Tagline: Vendor bias is real, the benchmarks prove it, and the engineers who’ve figured out which model to use for which job are quietly lapping everyone else.
There’s a question I hear constantly in engineering circles: “Which AI should I use?”
The implicit assumption behind it is that there’s one right answer. Pick the best one, use it for everything, done. It’s how we think about most tools — you pick your IDE, your cloud provider, your language. You don’t swap between three of them mid-task.
But AI models aren’t like that. And the sooner you stop treating them like they are, the better your output gets.
I use six different AI tools in my workflow.
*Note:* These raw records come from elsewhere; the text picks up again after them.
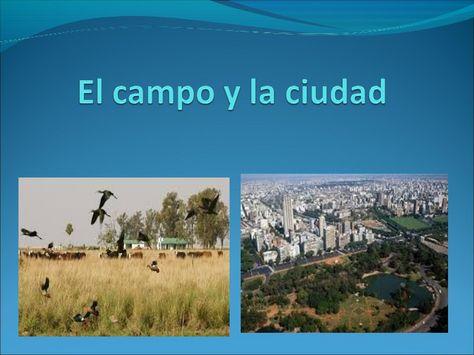 El Campo Y La Ciudad Power Point Campo Ciudades Fichas De Preescolar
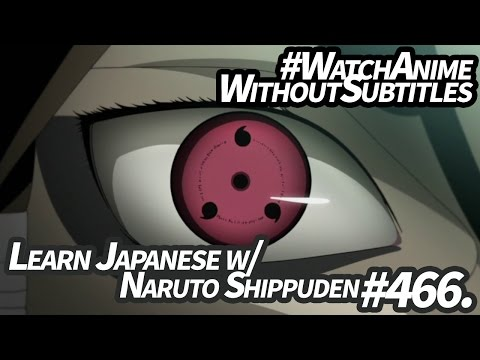 「Learn Japanese」 Need-to-Know Vocabulary to Watch Naruto Shippuden #466 without Subtitles!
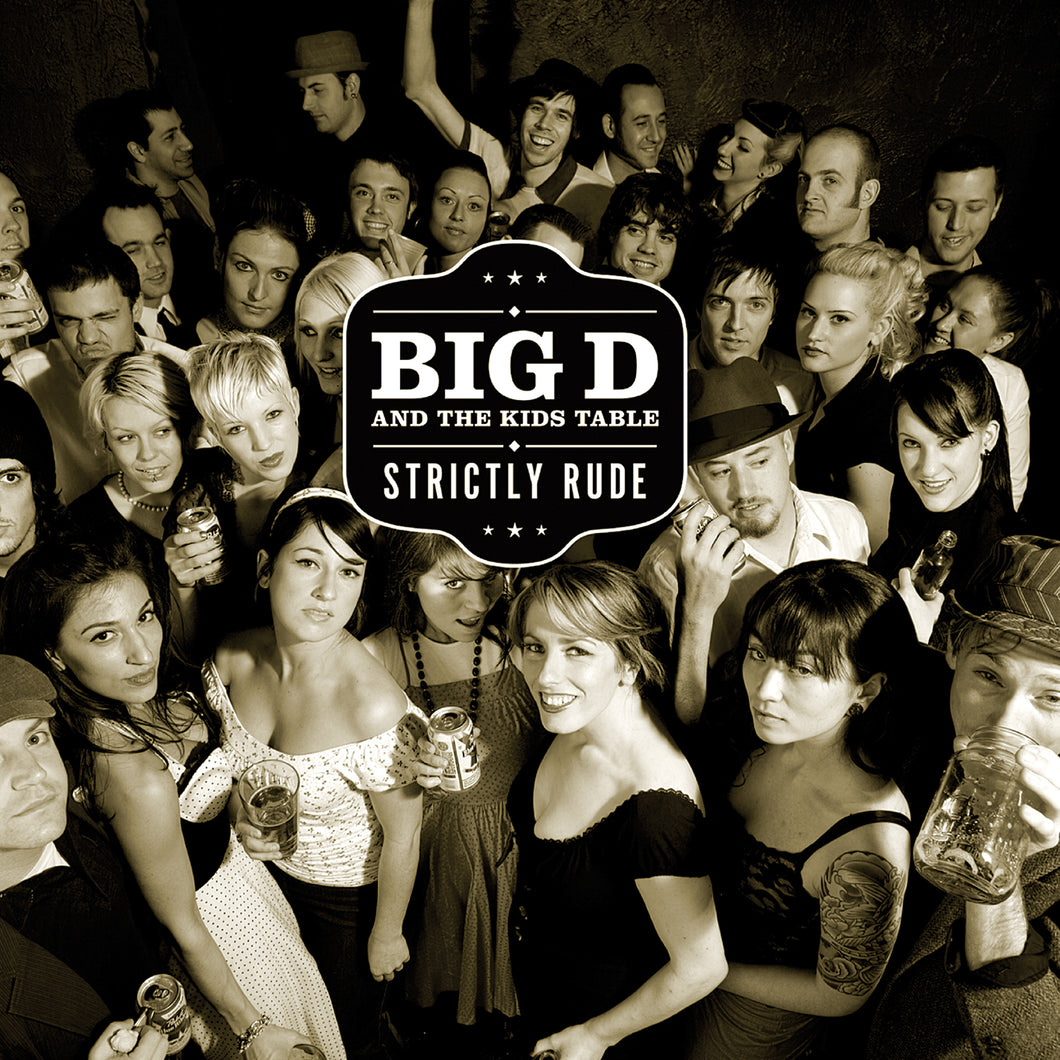 Big D And The Kids Table - Strictly Rude CD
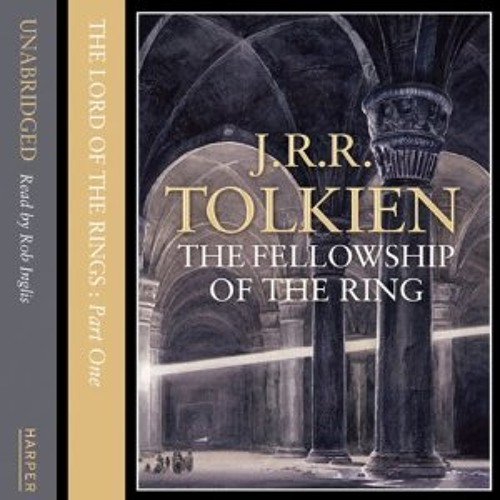 The Lord of the Rings: The Fellowship of the Ring by J.R.R. Tolkien, Read by Rob Inglis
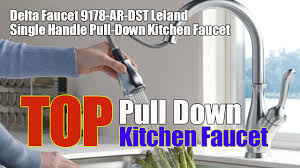 Delta Ashton Kitchen Faucet Delta Faucet 9178 Ar Dst Leland Single Handle Pull Down Kitchen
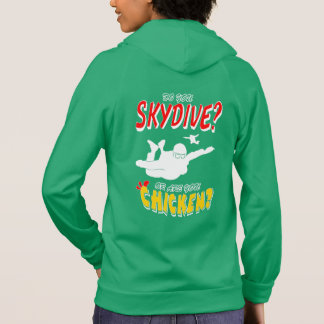 Skydive or Chicken? (wht) Hoodie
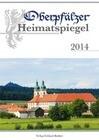 Oberpfälzer Heimatspiegel 2014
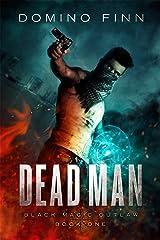 Dead Man (Black Magic Outlaw Book 1) Kindle Edition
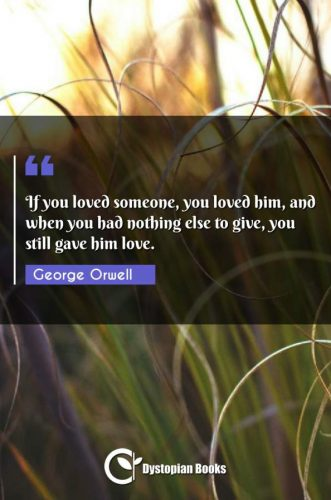 If you loved someone, you loved him, and when you had nothing else to give, you still gave him love.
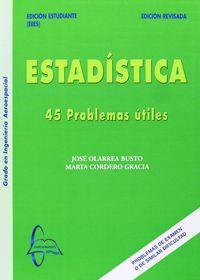 ESTADISTICA - 45 PROBLEMAS UTILES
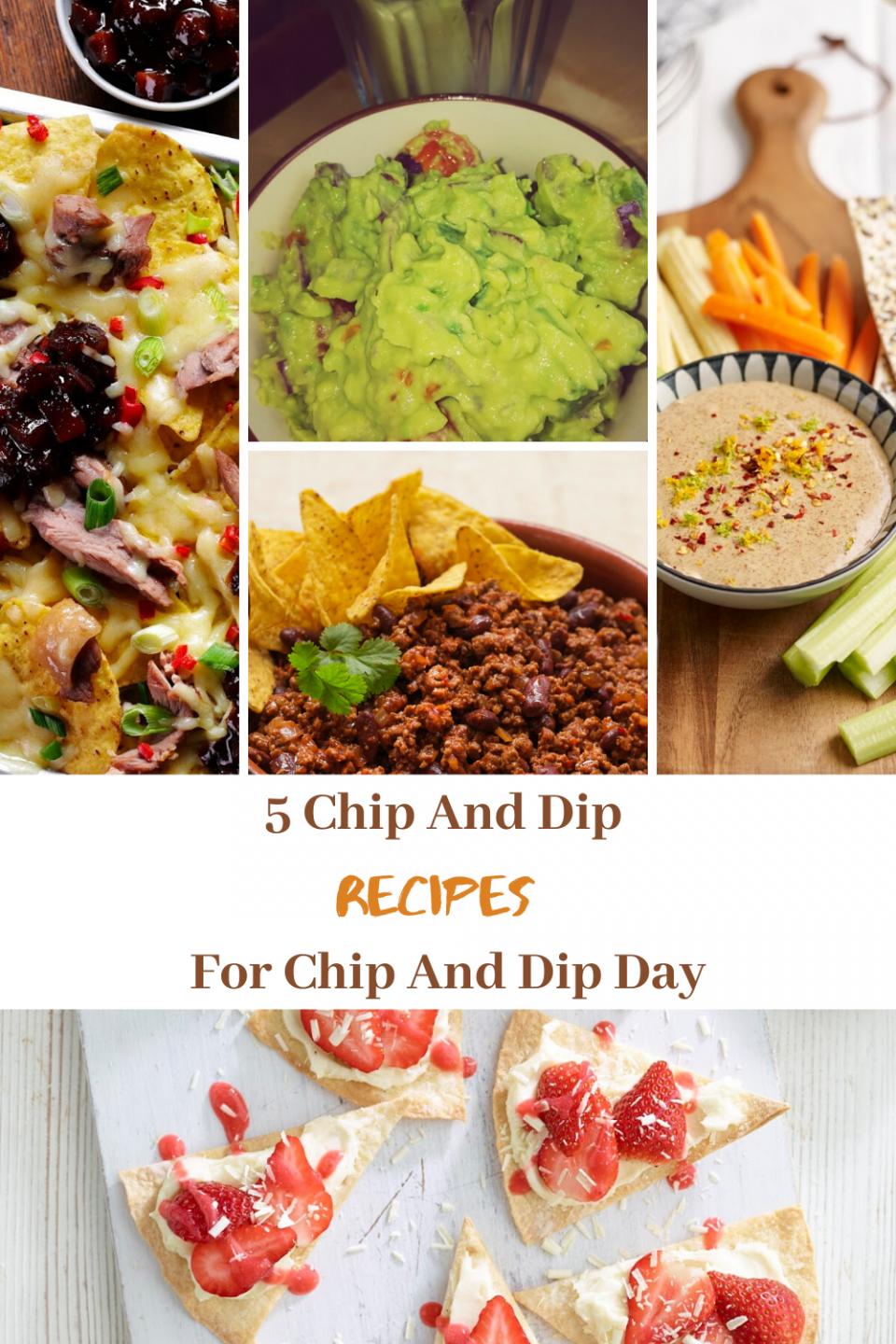 5 Chip And Dip Recipes For Chip And Dip Day
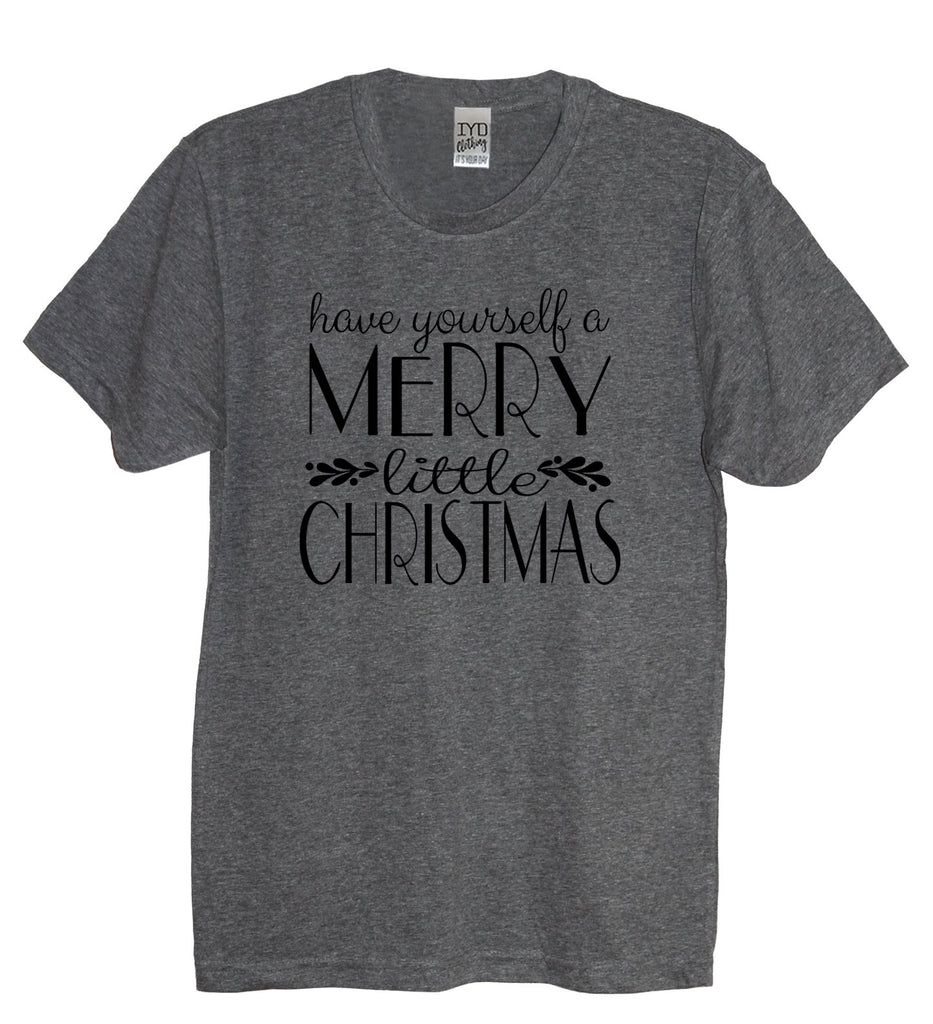 Have Yourself A Merry Little Christmas Shirt - It's Your Day Clothing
Not because I enjoy managing subscriptions, but because each one is meaningfully better at a specific job — and the benchmarks, plus two years of daily use, back that up.
The vendor bias problem no one talks about
Most people pick their AI assistant the same way they pick a phone: brand loyalty, whatever their company pays for, or whatever the loudest voice in their team recommends.
The result is monoculture. One model, used for everything, never questioned. And because the model is capable enough to produce something — often something good-looking — it’s easy to miss that a different tool would have done the job better.
This isn’t hypothetical. Researchers at Nature Communications published findings earlier this year warning that AI is turning research into a “scientific monoculture” — homogenised outputs, shared blind spots, correlated failures. Gartner predicts that by 2028, 70% of organisations building multi-model applications will have AI gateway middleware specifically to avoid single-vendor dependency. LinkedIn reports that “model selection” is now one of the fastest-growing skills among senior engineers.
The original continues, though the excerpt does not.